Currently the options to monitor Cluster Autoscaler are limited to logs, status configmap and events. While useful for debugging, none of this options is particularly practical for monitoring Cluster Autoscaler behaviour over time. This document describes a set of metrics (in Prometheus format) that will be added to 0.6 Cluster Autoscaler to allow better monitoring of its operations.

Current state

Cluster Autoscaler already has a metrics endpoint providing some basic metrics. This includes default process metrics (number of goroutines, gc duration, cpu and memory details, etc) as well as some custom metrics related to time taken by various parts of Cluster Autoscaler main loop. Existing metrics will be renamed and refactored and new metrics will be added.


Cluster Autoscaler needs to monitor some aspects of cluster state as part of its normal operations. It can therefore provide metrics describing its own operations as well as some metrics related to general state of the cluster.

All the metrics are prefixed with cluster_autoscaler_.

Cluster state

Metric name Metric type Labels Description
cluster_safe_to_autoscale Gauge Whether or not cluster is healthy enough for autoscaling. 1 if it is, 0 otherwise.
nodes_count Gauge state=<node-state> Number of nodes in cluster.
unschedulable_pods_count Gauge Number of unschedulable ("Pending") pods in the cluster.
node_groups_count Gauge node_group_type=<node-group-type> Number of node groups managed by CA.
  • cluster_safe_to_autoscale indicates whether cluster is healthy enough for autoscaling. CA stops all operations if significant number of nodes are unready (by default 33% as of CA 0.5.4).
  • nodes_count records the total number of nodes, labeled by node state. Possible states are ready, unready, notStarted.
  • node_groups_count records the number of currently managed node groups. It's useful when using dynamic configuration or Node Autoprovisioning. Types of node group are autoscaled (managed by CA but not created by NAP) and autoprovisioned (created by NAP and managed by CA).

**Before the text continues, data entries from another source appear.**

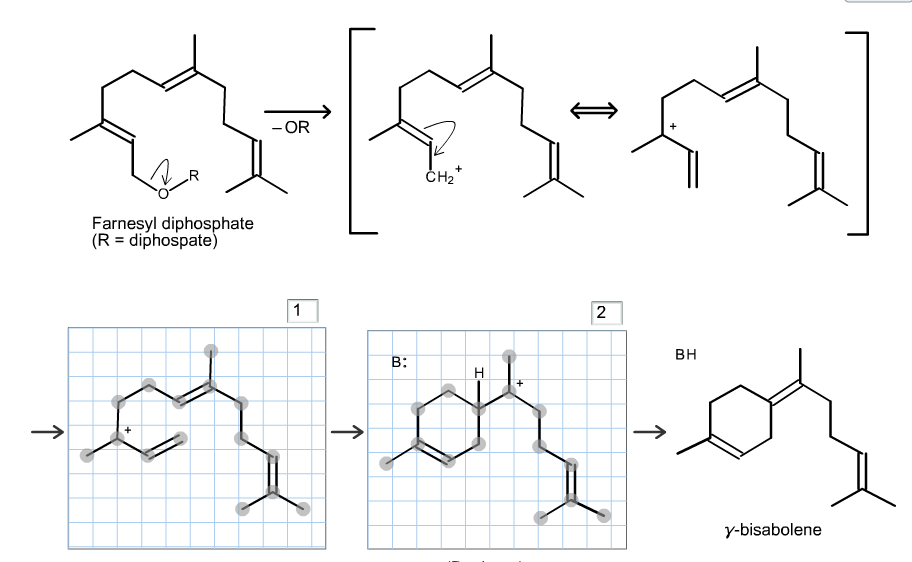 Solved: Propose A Mechanistic Pathway For The Biosynthesis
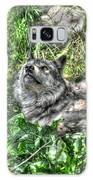 Grey Wolf Dreaming Galaxy S8 Case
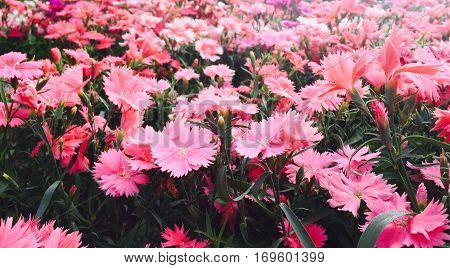 Dianthus have five petals typically with a frilled or pinked margin and are pale to dark pink.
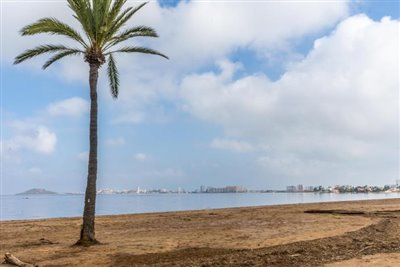 Los-Flamencos-Playa-Honda-19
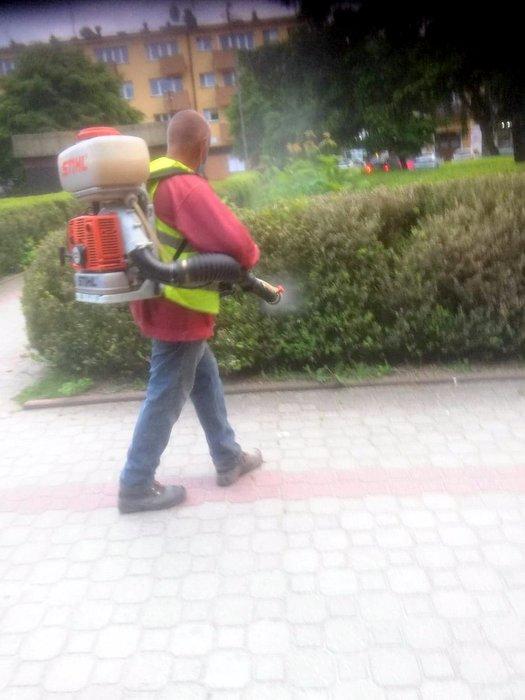 197903615 184748640121840 4332201778001862428 n Walka z ćmą bukszpanową azjatycką na dąbrowskich Plantach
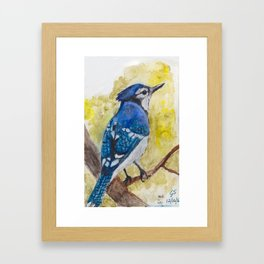 Arrogant Blue Jay Framed Art Print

Cluster Autoscaler execution

This metrics are refactored from currently existing metrics and track execution of various parts of Cluster Autoscaler loop.

Metric name Metric type Labels Description
last_activity Gauge activity=<autoscaler-activity> Last time certain part of CA logic executed
function_duration_seconds Histogram function=<autoscaler-function> Time taken by various parts of CA main loop.
  • last_activity records last time certain part of cluster autoscaler logic executed. Represented with unix timestamp. autoscaler-activity values are:

    • main - main loop iteration started.
    • autoscaling - current state of the cluster has been updated, started autoscaling logic.
    • scaleUp - autoscaler will check if scale up is necessary.
    • scaleDown - autoscaler will try to scale down some nodes.

    Not all of the above have to happen in every loop. For example if CA adds a new node it will completely skip scale down logic in this loop.

  • function_duration_seconds summarizes time taken by different functions executed in main CA goroutine. Uses the following set of values for autoscaler-function:

    • main - duration of the whole iteration of main loop.
    • updateClusterState - time used by CA to get node status from API server and update internal data structures.
    • scaleUp - time used to check if new node are necessary and add them.
    • findUnneeded - time required to find nodes that are candidates for removal.
    • scaleDown - time required to verify unneeded nodes are really unnecessary and remove them.

New labels may be added to both last_activity and function_duration_seconds if we add more features or additional logic to Cluster Autoscaler.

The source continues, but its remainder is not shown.